◆ **TASK INPUT**
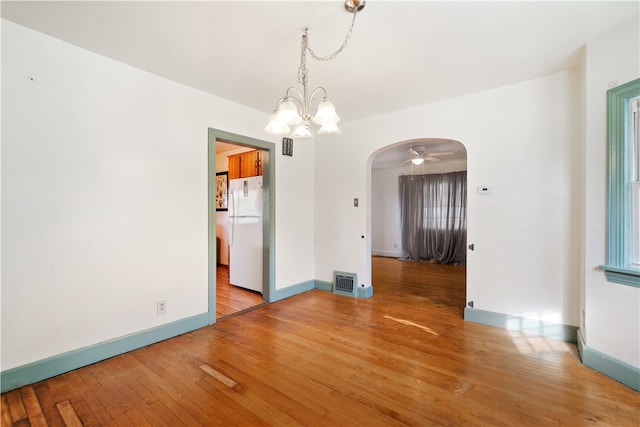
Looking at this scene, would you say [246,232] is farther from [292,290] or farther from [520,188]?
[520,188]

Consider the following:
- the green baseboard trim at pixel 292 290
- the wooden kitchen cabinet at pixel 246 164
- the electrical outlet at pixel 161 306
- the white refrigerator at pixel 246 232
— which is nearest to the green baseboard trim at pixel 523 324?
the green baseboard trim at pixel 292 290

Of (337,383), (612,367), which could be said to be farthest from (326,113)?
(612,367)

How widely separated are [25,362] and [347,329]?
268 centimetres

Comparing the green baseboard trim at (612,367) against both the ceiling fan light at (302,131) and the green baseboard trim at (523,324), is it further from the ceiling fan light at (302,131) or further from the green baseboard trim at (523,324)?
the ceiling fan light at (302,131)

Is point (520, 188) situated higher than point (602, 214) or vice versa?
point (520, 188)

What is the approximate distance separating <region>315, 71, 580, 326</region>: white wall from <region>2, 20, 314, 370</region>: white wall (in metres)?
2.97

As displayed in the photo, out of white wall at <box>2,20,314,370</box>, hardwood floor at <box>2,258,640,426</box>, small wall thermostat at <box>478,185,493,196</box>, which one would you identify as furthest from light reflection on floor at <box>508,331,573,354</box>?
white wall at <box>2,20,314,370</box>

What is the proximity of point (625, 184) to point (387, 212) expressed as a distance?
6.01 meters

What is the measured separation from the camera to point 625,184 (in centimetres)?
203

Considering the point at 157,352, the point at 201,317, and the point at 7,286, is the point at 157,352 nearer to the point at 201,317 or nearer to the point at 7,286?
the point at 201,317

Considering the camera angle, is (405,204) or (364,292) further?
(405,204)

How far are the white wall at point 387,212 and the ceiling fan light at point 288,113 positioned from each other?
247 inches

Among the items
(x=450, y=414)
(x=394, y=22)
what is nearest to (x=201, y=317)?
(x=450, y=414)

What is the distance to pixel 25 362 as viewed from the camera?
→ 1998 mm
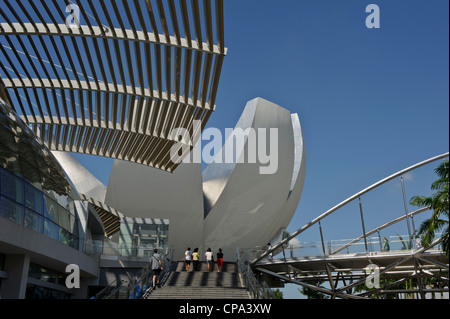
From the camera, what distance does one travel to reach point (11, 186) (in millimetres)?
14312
* * *
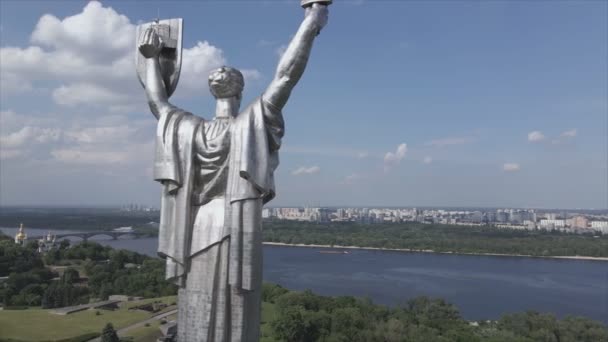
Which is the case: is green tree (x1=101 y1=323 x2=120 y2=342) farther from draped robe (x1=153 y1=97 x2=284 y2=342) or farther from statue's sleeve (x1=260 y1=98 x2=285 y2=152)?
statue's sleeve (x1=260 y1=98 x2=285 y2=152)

◆ **TASK OBJECTIVE**
Return every line of the rows above that contains the string "sleeve".

◆ **THE ANSWER**
Which is the case: is green tree (x1=101 y1=323 x2=120 y2=342) farther from draped robe (x1=153 y1=97 x2=284 y2=342) or farther from statue's sleeve (x1=260 y1=98 x2=285 y2=152)?
statue's sleeve (x1=260 y1=98 x2=285 y2=152)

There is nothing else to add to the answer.